Naturally, the larger the crystals are, the longer it takes them to dissolve. In addition, the higher the solubility c_e, the sooner crystals (of a given size) dissolve. And although this effect is intuitively expected, provided that the capillary length $\alpha ={\displaystyle \frac{\Omega \gamma }{k_{\mathrm{B}}T}}$ can be determined, Equation (34) allows for accurate calculation of the time needed to remove small crystals (up to the upper limit of the Gibbs–Thomson effect).

However, strictly speaking, because of Tolman’s length correction [57], γ is no longer a constant at the end of the dissolution process. However, this does not significantly affect the calculated τ_dis value. Obviously, the effect of dissolving crystals clustered in nests (which increases the concentration of the solution locally) is more significant.

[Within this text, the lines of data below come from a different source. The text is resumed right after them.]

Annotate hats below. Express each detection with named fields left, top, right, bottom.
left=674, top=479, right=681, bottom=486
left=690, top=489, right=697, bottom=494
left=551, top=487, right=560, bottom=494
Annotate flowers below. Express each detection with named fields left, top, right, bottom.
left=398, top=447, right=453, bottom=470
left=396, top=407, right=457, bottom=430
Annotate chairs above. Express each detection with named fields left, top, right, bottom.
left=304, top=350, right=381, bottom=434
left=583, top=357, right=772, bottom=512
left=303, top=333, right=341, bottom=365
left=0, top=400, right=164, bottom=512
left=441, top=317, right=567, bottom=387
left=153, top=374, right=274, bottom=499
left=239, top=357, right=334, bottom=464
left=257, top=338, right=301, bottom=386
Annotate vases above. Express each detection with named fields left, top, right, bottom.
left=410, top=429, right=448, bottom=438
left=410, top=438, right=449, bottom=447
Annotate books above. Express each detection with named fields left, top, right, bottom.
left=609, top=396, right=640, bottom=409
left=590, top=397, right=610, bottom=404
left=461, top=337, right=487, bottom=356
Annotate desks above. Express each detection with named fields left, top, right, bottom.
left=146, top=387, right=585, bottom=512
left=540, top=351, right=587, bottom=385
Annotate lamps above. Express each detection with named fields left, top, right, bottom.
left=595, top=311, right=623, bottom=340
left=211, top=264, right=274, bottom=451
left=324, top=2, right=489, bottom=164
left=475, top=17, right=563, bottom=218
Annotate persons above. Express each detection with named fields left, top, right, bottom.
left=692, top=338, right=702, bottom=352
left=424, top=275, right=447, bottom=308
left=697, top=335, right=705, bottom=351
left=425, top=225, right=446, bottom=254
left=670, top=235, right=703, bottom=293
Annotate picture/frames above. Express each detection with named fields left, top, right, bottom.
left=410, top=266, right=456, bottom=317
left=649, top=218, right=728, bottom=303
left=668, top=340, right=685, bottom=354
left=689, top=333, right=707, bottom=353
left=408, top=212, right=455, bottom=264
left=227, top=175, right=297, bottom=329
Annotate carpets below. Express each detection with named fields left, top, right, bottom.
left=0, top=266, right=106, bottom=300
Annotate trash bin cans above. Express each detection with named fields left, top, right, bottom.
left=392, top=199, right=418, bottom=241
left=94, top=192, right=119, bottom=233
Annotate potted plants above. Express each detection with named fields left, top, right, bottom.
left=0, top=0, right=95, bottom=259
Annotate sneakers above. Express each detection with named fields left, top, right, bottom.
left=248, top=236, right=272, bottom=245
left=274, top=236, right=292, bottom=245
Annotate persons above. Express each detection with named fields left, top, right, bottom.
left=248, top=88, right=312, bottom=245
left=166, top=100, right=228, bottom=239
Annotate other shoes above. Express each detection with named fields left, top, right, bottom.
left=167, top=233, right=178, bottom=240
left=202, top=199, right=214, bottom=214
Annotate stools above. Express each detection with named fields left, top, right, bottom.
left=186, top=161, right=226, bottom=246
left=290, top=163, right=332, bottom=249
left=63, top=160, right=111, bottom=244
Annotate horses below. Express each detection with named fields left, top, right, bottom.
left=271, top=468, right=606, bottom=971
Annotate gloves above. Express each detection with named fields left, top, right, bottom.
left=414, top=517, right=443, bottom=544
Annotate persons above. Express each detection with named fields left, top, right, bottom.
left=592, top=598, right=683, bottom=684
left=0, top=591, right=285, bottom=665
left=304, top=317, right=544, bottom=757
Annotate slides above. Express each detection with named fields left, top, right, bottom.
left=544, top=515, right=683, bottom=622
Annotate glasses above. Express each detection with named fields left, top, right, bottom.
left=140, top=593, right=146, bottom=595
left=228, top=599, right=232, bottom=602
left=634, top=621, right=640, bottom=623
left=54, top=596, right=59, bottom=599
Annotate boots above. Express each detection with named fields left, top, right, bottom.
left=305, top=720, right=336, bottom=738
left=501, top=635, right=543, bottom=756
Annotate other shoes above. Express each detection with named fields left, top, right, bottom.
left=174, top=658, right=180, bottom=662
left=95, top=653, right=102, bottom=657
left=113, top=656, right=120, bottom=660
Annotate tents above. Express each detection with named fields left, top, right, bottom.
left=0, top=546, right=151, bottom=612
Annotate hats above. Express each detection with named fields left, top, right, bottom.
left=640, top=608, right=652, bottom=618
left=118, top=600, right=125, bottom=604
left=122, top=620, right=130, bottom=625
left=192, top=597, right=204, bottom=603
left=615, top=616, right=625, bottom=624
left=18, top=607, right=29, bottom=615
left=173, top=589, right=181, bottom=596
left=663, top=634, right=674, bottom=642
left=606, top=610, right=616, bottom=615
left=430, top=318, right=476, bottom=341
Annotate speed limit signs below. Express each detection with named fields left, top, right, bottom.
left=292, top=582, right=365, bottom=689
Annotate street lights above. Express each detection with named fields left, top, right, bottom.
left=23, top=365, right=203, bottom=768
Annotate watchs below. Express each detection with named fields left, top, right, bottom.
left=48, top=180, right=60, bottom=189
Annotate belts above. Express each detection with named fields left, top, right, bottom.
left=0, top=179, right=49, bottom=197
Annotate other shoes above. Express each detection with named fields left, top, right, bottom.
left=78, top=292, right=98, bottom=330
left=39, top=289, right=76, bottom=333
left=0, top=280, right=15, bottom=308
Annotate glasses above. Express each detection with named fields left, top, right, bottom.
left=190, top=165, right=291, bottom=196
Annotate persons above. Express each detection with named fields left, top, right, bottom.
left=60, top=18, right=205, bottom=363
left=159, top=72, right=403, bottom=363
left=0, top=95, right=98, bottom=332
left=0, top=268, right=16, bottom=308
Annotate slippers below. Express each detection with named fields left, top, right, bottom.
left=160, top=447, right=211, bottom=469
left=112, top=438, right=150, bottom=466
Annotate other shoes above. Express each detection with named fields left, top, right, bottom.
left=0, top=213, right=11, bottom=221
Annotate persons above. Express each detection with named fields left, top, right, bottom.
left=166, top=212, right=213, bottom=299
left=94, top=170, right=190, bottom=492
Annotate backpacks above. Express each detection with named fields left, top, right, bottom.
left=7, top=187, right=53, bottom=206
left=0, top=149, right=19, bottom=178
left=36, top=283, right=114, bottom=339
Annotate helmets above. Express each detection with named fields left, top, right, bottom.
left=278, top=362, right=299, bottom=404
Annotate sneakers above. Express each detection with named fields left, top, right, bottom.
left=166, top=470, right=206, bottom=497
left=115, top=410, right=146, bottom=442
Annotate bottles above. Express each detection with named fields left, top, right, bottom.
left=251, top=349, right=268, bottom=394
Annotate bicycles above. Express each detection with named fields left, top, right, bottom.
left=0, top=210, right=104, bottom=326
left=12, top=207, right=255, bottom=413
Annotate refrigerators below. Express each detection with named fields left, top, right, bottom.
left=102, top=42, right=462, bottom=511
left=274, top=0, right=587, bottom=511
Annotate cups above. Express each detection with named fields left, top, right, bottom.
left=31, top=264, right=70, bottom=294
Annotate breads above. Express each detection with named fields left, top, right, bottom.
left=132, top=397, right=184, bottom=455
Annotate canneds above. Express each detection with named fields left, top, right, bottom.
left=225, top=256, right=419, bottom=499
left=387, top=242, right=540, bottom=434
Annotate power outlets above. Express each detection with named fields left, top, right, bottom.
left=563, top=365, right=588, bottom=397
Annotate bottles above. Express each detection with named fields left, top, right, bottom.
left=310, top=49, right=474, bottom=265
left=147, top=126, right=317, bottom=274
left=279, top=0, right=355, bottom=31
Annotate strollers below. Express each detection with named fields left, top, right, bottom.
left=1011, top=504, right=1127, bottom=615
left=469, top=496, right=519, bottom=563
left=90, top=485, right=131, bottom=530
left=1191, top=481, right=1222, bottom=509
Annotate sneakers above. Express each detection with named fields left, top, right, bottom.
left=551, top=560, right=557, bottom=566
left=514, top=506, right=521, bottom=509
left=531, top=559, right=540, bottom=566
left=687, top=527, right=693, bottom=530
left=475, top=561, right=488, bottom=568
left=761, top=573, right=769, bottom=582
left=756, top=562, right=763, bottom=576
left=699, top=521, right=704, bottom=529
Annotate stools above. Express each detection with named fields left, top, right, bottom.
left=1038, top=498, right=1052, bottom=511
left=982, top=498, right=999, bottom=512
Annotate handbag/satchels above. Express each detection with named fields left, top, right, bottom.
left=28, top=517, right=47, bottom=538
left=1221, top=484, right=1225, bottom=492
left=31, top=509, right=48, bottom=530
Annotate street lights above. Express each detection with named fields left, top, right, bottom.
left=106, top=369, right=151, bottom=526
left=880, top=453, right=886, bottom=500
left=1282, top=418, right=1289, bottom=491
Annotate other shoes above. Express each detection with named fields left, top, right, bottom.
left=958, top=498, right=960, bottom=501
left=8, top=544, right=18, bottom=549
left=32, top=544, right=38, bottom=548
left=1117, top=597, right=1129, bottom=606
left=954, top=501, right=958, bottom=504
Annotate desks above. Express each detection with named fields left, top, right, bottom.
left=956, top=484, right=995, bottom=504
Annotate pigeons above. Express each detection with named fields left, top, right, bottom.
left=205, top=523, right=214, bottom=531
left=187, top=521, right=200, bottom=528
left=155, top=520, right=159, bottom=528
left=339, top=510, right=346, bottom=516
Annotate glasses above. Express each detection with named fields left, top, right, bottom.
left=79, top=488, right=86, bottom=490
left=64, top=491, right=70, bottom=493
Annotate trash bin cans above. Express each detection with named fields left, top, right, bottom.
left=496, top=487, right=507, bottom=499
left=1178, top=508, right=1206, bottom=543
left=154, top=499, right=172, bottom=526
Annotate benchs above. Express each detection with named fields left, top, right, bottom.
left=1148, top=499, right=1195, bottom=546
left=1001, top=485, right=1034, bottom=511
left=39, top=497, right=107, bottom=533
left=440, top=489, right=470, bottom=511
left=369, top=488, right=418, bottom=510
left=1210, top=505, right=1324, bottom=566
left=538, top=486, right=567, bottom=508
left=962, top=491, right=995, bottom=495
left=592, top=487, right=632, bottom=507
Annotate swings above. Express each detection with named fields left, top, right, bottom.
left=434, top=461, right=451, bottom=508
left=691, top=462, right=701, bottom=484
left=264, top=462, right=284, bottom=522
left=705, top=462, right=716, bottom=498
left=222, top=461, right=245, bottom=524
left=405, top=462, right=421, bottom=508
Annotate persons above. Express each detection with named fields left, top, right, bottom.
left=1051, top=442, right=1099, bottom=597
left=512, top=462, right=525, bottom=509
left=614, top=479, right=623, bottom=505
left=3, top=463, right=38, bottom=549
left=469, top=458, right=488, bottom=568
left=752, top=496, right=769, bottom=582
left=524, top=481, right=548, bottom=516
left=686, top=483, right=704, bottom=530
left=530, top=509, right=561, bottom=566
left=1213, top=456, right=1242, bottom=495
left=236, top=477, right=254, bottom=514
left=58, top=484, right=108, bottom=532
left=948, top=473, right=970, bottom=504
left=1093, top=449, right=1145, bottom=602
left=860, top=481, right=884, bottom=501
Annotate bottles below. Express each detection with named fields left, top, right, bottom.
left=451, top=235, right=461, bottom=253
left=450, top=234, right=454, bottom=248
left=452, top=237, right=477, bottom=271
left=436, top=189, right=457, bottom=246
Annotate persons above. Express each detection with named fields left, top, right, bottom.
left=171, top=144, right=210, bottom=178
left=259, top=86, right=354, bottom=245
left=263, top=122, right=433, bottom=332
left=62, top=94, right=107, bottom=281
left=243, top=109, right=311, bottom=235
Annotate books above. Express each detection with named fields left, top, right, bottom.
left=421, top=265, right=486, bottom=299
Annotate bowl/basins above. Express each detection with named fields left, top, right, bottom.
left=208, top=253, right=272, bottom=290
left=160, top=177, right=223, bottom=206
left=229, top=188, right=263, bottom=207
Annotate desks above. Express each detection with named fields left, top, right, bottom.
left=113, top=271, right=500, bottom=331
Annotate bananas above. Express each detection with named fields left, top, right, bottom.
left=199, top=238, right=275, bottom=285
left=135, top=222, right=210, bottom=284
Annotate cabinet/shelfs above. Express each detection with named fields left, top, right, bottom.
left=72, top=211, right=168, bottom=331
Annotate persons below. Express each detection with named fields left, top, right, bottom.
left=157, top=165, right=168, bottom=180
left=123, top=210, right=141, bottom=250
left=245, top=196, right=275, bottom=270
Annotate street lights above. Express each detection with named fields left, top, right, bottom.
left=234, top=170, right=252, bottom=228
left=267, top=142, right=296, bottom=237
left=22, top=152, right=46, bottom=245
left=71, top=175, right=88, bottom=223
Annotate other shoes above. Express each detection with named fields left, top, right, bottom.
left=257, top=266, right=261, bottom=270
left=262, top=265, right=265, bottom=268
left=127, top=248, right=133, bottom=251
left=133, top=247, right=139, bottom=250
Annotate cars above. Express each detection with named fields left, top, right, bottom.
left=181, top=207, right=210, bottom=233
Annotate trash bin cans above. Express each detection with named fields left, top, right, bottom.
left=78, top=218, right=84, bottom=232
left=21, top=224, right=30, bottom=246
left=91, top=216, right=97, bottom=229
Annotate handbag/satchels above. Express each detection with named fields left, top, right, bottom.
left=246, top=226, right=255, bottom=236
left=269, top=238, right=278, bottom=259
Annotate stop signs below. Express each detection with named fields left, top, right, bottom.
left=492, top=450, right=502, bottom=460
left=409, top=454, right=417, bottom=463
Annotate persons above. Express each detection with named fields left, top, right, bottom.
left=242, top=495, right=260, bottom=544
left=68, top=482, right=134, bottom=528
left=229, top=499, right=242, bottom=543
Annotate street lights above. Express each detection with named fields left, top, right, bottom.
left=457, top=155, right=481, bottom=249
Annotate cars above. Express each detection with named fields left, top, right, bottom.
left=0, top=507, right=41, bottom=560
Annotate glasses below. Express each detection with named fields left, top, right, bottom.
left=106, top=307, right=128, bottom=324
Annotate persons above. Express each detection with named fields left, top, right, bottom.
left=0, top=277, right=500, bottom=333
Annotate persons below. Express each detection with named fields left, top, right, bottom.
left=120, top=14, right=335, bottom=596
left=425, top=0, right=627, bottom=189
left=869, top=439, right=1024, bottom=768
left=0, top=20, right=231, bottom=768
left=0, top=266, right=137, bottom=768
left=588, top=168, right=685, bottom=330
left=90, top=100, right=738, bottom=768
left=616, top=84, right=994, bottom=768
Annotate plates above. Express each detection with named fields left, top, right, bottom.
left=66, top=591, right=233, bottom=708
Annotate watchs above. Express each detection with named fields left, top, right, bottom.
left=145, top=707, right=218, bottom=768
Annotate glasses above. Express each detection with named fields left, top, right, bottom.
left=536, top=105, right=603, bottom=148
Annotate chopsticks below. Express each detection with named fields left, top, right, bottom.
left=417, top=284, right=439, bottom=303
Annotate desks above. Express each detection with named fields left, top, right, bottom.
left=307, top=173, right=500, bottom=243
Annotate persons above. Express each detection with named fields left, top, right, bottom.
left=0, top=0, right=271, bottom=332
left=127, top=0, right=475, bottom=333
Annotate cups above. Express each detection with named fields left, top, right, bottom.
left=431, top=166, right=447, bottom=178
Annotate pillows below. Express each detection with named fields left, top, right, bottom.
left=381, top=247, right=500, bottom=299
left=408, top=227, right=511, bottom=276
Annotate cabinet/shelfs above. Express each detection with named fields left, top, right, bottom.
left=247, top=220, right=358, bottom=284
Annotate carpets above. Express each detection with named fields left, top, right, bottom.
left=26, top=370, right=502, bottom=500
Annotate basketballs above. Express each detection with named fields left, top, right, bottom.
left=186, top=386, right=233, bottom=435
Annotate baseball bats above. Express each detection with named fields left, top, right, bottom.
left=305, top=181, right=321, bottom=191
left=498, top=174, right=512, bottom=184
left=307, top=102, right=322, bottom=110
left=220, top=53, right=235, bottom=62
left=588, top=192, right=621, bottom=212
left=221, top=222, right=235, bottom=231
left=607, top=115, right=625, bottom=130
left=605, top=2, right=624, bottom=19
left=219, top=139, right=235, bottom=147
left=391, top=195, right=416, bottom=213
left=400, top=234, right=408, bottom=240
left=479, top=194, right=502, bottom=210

Therefore, it is advisable to slightly extend the calculated dissolution time τ_dis (or slightly increase the solubility c_e).

Finally, as a reminder, the effect of the size-dependent growth (SDG) becomes insignificant if seed crystals of strictly the same size are used and a sufficient supply of building material is ensured via solution flow (which, however, is beyond the scope of this consideration).

8. Conclusions

Looking at the growth of cubic crystals, we observed that, naturally, the larger the surface area of the crystal, the more substance is deposited on it. Therefore, since at the same mass non-cubic crystals have a larger surface area than cubic crystals, the former need greater diffusion mass transfer for their growth. That is why, although we are considering quiescent solutions, it is to be noted that stirring the solution, which leads to sufficient mass supply, can lead to a more homogeneous CSD.

Finaly, the author’s hope is that the approaches presented in this paper, despite some simplifying assumptions which lead to some restriction of their applicability, can contribute to a better understanding of the physical nature of the factors which determine CSD. (Or at least, provide new food for thought in this direction…).